WORK REQUIRED —
Reproduce word for word the part of the blog entry about stopping hormone therapy before surgery, starting with "The month before" and going on through "at stake, right?".

Let’s get physical…

Again, as we could say, “long time, no see, girl”… Almost four months since the last entry.

And during this time, I got my surgery.

The month before the surgery the hormonal therapy had to be stopped. The reason for this is that testosterone blockers and oestrogens increase the risk for thrombosis, and may cause blood clotting problems during surgeries. So, hormones out. And everybody says: “Don’t worry, you won’t notice”.

Bullshit.

Okay, effects are not so dramatic. But they occur. And I was probably too afraid to having the testosterone again ruling over my body, so I was too vigilant.

And I had this huge project at work. So I felt stress.

That month I was scared. I was nervous, I was irritable, I was angry, I was sad. Because I didn’t want to have to pass through all of that. I felt it was again this huge boot trampling over me again and again. And all the comments from people, telling me how brave I was or how good was I going to feel after didn’t help much. It wasn’t their genitals what was at stake, right?

The hormones didn’t help a bit. I don’t know how much of my mood was caused by having increased levels of testosterone running through my blood, but I definitely felt my breasts to shrink, my facial hair to grow and my skin to become oily again. It was not something nice to feel, especially after a year and a half waiting for the oestrogens to work.

PROVIDED INFORMATION —
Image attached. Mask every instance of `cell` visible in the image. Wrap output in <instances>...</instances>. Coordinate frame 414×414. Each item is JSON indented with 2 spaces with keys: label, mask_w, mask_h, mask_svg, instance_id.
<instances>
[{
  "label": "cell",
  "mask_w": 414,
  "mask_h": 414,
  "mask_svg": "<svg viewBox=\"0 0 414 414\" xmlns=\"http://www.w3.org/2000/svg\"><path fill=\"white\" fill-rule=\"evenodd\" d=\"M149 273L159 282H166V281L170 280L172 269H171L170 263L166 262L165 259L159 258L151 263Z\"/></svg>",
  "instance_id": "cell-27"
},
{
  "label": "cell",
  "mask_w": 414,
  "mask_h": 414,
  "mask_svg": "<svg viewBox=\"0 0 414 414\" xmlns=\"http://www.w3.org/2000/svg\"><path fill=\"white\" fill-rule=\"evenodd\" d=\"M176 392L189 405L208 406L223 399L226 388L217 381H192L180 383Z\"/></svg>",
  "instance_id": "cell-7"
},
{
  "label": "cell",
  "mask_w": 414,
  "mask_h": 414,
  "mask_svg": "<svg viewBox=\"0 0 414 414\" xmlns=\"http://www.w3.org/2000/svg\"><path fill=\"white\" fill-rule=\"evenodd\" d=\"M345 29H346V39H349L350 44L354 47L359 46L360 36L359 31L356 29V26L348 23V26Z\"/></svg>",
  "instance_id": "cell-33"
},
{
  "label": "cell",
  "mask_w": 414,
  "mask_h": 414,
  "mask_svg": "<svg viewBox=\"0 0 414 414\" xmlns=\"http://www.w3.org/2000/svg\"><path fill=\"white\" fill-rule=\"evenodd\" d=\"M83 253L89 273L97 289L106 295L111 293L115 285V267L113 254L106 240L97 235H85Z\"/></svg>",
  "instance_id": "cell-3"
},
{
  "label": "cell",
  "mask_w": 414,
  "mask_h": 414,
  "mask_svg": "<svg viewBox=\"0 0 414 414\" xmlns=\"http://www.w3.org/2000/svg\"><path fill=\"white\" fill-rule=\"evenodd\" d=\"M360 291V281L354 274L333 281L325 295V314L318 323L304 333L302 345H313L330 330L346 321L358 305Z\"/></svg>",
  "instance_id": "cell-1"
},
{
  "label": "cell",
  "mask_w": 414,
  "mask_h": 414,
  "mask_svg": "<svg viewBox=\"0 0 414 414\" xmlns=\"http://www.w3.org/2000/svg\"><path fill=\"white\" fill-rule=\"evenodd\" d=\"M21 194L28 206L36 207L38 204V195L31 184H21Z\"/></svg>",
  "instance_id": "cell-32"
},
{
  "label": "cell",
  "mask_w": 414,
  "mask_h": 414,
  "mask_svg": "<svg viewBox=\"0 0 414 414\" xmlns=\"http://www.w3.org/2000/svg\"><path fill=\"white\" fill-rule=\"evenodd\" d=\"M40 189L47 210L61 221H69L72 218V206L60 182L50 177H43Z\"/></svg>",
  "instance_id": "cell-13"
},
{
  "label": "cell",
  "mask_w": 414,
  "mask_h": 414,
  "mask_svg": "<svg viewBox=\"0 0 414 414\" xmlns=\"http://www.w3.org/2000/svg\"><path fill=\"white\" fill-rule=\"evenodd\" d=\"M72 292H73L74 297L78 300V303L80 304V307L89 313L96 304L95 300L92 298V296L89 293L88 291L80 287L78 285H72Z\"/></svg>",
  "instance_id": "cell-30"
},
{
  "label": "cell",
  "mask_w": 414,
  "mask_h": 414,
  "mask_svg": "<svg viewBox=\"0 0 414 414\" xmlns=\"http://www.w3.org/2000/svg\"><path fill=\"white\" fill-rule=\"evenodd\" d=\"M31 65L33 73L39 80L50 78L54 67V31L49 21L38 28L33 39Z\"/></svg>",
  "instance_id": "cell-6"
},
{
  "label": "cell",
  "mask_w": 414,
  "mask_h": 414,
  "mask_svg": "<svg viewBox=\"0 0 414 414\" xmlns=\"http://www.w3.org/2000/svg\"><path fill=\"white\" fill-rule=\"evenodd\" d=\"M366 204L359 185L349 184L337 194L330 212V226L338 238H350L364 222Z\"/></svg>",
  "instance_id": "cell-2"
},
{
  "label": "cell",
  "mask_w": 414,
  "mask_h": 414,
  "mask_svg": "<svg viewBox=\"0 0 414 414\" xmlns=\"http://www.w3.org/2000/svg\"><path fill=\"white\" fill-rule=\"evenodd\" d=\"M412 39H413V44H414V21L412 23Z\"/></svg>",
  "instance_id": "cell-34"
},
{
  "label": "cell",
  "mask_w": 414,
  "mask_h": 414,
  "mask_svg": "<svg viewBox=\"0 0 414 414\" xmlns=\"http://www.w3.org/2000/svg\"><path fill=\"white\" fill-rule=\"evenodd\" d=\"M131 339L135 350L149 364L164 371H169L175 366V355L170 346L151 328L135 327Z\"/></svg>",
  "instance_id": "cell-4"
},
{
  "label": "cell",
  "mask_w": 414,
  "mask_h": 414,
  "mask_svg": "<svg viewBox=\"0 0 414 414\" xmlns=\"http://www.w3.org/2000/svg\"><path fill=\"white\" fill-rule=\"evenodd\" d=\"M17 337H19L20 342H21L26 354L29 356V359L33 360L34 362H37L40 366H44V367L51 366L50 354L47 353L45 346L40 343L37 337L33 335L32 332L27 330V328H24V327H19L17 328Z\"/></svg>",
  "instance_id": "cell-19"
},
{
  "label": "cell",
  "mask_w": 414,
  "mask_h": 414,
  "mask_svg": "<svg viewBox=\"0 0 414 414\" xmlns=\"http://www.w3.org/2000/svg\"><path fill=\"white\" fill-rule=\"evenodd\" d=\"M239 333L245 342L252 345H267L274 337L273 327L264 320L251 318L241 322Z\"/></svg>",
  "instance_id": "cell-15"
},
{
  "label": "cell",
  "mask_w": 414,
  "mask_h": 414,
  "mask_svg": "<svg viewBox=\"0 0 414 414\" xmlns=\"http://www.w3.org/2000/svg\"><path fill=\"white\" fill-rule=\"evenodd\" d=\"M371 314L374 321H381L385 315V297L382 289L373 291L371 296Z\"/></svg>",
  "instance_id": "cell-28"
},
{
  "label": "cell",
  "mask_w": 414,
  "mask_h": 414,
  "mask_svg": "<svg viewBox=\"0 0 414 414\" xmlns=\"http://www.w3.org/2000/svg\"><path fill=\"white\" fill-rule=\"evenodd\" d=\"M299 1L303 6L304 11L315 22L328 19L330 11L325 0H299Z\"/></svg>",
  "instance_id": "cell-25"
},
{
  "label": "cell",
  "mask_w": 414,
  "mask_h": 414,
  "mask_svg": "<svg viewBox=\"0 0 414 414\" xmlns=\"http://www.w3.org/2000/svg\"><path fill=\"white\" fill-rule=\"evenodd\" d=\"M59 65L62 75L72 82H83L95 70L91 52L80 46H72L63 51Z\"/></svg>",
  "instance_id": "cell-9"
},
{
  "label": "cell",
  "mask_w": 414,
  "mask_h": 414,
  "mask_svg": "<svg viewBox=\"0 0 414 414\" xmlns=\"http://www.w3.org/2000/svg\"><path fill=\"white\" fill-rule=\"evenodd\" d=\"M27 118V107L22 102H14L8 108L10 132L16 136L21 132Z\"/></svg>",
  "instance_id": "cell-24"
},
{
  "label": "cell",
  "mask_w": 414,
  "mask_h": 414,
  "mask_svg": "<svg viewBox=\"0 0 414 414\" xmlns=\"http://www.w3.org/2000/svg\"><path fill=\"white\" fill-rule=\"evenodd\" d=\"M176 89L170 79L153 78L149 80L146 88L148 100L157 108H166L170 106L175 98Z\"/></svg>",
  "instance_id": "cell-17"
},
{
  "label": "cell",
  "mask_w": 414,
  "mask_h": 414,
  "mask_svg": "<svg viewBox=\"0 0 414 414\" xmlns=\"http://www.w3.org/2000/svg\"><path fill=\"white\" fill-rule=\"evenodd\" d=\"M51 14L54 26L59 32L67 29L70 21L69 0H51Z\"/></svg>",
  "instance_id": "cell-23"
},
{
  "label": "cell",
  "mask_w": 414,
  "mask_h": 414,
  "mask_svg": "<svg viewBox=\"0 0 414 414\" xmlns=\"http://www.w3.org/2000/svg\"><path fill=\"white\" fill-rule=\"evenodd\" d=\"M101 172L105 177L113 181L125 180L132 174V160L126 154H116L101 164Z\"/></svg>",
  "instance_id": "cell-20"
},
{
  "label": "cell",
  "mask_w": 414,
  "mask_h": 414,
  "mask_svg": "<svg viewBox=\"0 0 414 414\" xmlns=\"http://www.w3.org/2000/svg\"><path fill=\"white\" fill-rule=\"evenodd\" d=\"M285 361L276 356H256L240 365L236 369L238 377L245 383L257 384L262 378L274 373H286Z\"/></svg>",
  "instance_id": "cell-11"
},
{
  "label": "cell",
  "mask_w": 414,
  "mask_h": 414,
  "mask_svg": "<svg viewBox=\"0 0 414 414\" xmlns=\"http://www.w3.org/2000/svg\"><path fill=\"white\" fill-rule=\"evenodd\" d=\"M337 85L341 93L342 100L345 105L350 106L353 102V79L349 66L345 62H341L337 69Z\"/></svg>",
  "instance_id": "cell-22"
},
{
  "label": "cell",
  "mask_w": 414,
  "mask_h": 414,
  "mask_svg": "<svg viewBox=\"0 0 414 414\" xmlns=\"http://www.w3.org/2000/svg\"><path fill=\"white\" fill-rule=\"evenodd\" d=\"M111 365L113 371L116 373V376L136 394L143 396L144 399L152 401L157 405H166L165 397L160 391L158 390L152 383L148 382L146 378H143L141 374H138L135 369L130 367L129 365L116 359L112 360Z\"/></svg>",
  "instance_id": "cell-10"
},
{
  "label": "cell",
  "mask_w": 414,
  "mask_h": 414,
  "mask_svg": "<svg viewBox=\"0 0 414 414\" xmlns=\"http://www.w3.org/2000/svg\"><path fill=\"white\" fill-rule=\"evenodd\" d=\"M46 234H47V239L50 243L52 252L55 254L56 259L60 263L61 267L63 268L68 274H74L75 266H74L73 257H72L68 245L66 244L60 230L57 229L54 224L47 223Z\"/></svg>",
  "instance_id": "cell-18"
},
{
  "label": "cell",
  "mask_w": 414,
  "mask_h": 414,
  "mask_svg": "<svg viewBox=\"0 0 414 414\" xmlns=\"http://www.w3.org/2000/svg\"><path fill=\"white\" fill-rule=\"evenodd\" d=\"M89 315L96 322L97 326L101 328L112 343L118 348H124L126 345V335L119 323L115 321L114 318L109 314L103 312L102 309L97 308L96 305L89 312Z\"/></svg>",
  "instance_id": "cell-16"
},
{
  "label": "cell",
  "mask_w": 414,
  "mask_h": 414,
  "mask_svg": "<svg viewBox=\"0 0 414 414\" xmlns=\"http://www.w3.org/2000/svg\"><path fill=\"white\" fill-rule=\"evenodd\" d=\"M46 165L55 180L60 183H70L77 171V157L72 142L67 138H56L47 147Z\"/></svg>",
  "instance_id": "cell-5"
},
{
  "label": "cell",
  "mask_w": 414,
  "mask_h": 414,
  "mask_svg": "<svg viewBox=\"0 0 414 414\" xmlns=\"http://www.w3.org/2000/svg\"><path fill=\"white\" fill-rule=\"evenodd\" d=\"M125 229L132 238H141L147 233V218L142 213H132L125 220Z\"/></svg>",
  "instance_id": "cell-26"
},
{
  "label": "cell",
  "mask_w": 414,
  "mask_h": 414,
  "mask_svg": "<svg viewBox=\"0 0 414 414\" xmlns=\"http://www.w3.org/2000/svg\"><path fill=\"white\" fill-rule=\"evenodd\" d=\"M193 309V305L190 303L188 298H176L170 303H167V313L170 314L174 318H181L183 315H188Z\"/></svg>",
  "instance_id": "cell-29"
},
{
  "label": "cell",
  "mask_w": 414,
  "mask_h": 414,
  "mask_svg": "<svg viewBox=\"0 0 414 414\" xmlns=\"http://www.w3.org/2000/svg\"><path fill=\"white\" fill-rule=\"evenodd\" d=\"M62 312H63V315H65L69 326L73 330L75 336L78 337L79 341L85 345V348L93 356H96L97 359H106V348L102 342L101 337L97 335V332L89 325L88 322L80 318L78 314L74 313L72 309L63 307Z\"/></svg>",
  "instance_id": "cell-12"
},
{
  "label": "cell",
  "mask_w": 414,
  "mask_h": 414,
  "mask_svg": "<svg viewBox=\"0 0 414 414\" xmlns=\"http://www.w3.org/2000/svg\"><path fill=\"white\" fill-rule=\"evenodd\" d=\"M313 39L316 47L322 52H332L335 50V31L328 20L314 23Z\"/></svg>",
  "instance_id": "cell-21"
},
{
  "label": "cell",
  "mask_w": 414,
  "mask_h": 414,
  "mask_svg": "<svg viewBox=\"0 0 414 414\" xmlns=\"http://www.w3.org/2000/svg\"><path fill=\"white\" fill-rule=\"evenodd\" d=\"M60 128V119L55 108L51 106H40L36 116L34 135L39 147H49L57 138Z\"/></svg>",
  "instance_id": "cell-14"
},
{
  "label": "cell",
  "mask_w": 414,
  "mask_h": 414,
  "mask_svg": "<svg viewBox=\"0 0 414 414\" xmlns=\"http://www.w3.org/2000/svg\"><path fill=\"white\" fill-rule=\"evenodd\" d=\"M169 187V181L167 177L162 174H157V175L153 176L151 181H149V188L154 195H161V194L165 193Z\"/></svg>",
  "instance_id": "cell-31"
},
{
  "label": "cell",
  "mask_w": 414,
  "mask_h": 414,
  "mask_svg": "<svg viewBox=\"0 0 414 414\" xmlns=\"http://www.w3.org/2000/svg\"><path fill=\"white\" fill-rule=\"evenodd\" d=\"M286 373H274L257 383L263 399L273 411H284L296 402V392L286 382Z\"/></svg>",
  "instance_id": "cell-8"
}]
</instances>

ANSWER TO THIS EXERCISE —
The month before the surgery the hormonal therapy had to be stopped. The reason for this is that testosterone blockers and oestrogens increase the risk for thrombosis, and may cause blood clotting problems during surgeries. So, hormones out. And everybody says: “Don’t worry, you won’t notice”.

Bullshit.

Okay, effects are not so dramatic. But they occur. And I was probably too afraid to having the testosterone again ruling over my body, so I was too vigilant.

And I had this huge project at work. So I felt stress.

That month I was scared. I was nervous, I was irritable, I was angry, I was sad. Because I didn’t want to have to pass through all of that. I felt it was again this huge boot trampling over me again and again. And all the comments from people, telling me how brave I was or how good was I going to feel after didn’t help much. It wasn’t their genitals what was at stake, right?